THE BELMONT BUGLE
24 Nov 1861
24 Nov 1861
Word has been received of yet another clash between Federal and Rebel forces along the line of the Paynted River. Catching the Rebels by surprise, the First Division of the Army of the Kennetcook made an over night march and threw a pontoon bridge across the river. As the 2nd Brigade crossed over, Rebel cavalry could be seen topping the low ridge ahead. As they hastened to deploy, a puff of smoke and loud report announced the presence of horse artillery.
Despite casualties from sharpshooters as well as the battery, the blue clad veterans maneuvered steadily while their own guns returned fire just as grey clad infantry began to appear, Initially ahead of the 2nd Brigade and then to its left. General Williams grasped the situation in a flash and messengers galloped off. Moments later the blue line began to shift to the left as the First Brigade moved up to take over their positions and form a reserve. With a ringing cheer the long blue line swept forward, pausing only to unleash a tremendous volley. It was like a pair of boxcars rolling up the hill and the Grey clad infantry wavered and fell back.
On the right, the concentrated fire of 4 Federal batteries silenced one Rebel battery after another. At last General Rosser seemed to wake up and the 1st Georgia and 1st Carolina began a hesitant counter attack on the Federal Second Brigade. As the musket fire rippled up and down the lines, the 11th Indiana Cavalry slipped almost unnoticed around the Rebel flank. At the last minute, General Rosser galloped across, ordered the reserve battery to be change front to the rear while he personally led the sharpshooters to help defend the guns. It was too little, too late. The bugles rang out, the swords went up and with a cheer, the Hosier cavalry charged up the hill, scattering the sharpshooters, cutting down Rosser and crashing through the battery into the rear of the 2nd Georgia. The shock collapsed the rebel line and sent the survivors fleeing into the woods.
It took me most of the morning to clear the snow today so the game was a welcome diversion despite a few achy muscles. Once again the rules were Hearts of Tin. I meant to lean a bit towards the Rebs but today it went all the Yankee way. The Reb army started off ok but after a lapse in judgement which left a gap in the defence of the sunken road on the right hand hill was followed up by a shockingly effect Yankee volley ( 5 dice, 4x6's!), the army seemed dazed, like a deer in the headlights. The first brigade and 3 guns sat quietly under a barrage by 4 batteries and watched a masking force of 2 regiments while the other 8 Yankee regiments assaulted the 2nd Brigade on the right hand hill. It wasn't until the cavalry and 2nd Brigade were shaken that it occurred to me to make use of the 1st. The Yankee 2nd Brigade had suffered heavily in their repulsed assault and there was some hope that a counter attack would shake them.
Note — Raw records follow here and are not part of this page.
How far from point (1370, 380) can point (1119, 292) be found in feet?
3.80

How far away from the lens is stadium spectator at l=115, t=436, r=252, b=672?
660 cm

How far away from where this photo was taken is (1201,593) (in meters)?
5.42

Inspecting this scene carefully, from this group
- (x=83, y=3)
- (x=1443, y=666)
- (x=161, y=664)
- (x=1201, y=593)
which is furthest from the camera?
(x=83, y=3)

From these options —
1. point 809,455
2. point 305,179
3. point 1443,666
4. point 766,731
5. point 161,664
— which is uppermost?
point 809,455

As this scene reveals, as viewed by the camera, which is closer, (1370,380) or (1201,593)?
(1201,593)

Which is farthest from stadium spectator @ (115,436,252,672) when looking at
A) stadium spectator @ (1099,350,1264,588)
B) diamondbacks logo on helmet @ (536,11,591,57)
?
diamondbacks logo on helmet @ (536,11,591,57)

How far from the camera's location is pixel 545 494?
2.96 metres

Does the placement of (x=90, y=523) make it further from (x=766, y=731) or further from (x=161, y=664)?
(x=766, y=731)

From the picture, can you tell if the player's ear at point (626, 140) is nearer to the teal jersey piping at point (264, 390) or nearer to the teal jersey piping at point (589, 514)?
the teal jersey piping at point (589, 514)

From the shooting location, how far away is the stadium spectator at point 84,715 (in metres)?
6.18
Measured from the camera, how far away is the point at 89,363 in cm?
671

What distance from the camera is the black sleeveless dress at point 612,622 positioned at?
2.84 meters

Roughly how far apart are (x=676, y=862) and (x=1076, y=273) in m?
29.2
But really, it was over. The Yankee artillery was just too well handled and maybe a little bit lucky while the Reb artillery was just the opposite. The 2nd brigade battery never even got off a shot. The spectacularly effective cavalry charge that ended the game was just the icing on the cake.
Rules wise, the tweaks all worked but I realized afterwards when I double checked a few things, that I had been playing with some unwritten rules and some others where what was written didn't accurately reflect what I had meant, and a few others where I found myself playing an older version. I have added the minor bits that were missing or misleading and rather than trying to retrain myself, I have adjusted some bits (esp melee result) to reflect what I actually do.
For anyone curious about the designations, I merely coupled the arbitrary, sequential ID number on the back of the stands with a State name, based on what the uniform made me thing of. No representation of any real regiment is intended.
That's probably it for the ACW until I get some more Rebs painted up but who knows?.